I laughed and banged the dash until my palms hurt. “We did it, Lenster! We did it.”
Two deputy cruisers squealed in, neatly blocking in the Prius. Deputies Barnes and Pleasant jumped out, guns drawn. “Hold it right there,” Pleasant ordered, eyes narrowed, her stance wide.
Barnes gave her a look of disbelief. “I don’t think he’s fit to walk as far as his toenails.” He aimed at Fillmore. “Come out with your hands up.”
“Lightfoot needs our help.” I pointed to the stand of mesquite trees barely visible in the distance. “He’s out that way, and he’s hurt.”
“Yip,” Lenny said.
Staggering to his feet, Fillmore slowly raised his hands. “What’s going on, Officers?”
“We understand you murdered Lucky Straw.” Pleasant stepped closer, aiming at his heart.
“Shut it, would you?” Barnes glared at his partner.
I could see his point. If they wanted the guy to start monologuing about his crime, they had to give him some rope.
Fillmore shook his head in feigned bewilderment. “Officers, there has been some kind of misunderstanding.”
“I’m going after Lightfoot while you two s
tay with the prisoner.” I placed Lenny in a football hold and ran back to the cruiser. “I’ll be right back.”
“Miss Callahan, you’ve done enough damage.”

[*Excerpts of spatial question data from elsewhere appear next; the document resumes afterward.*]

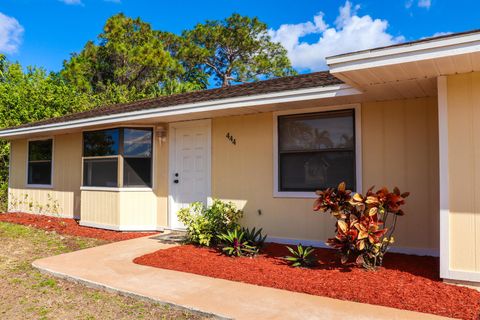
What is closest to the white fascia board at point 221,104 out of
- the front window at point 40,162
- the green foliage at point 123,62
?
the front window at point 40,162

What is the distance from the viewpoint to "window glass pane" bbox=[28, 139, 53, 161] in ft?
36.3

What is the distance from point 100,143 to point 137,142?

Before they could argue, I slid under the wheel, tossing Lenny lightly into the passenger seat. “That is a government-issued vehicle.” Barnes yelled loud enough for me to hear through the bulletproof glass.
“And I’m using it to find a government employee.”
“I’m coming with you,” Barnes said, starting for the driver’s side.
I held out a hand to make him stop. “You really think you should leave only one officer here with this guy?” I gave him a pointed look. Pleasant might botch it and then she might not. Either way, Barnes’s ego wouldn’t let him take the chance.
“Isn’t it going to take another half hour for someone from another county to make it here to go get Lightfoot? What if not only his leg is broken, but he’s been electrocuted by this guy?”
“Stun guns don’t hurt you . . . much.” Barnes frowned, as if trying to puzzle out the truth of what he’d said.
“His will.”
Barnes’s gaze fixated on Fillmore as Barnes slowly stepped farther away from their prisoner. Pleasant shook her head and gave her partner a look of disgust.
Fillmore crossed his arms and widened his stance. “She’s crazy. Don’t believe a word she says. Her head’s all full of estrogen and cotton balls.” He laughed. “Hah! Estrogen-perfumed cotton balls.”
I wanted to smack him, but I knew when to leave well enough alone. I would leave any vengeance to Officer Lightfoot, the Big Bend County Sheriff’s Office, and the Almighty Smiter.
With a salute to Barnes and Pleasant and a wave to the criminal element, I reversed Lightfoot’s SUV into a patch of cactus, adjusted the wheel, and then promptly backed it into a utility pole. I didn’t think I lost much paint since there was only a slight bump and a high-pitched scraping sound. I drove around the Prius and into the scrub and brush until I found a four-by-four trail, which took me back to the good old days in college, when we’d go mudding off-road south of Austin. I hadn’t found a place to go mudding in the high desert, and I doubted I ever would. Finally I turned my high beams on and began to pick my way carefully down the trail. I called Lightfoot on the radio.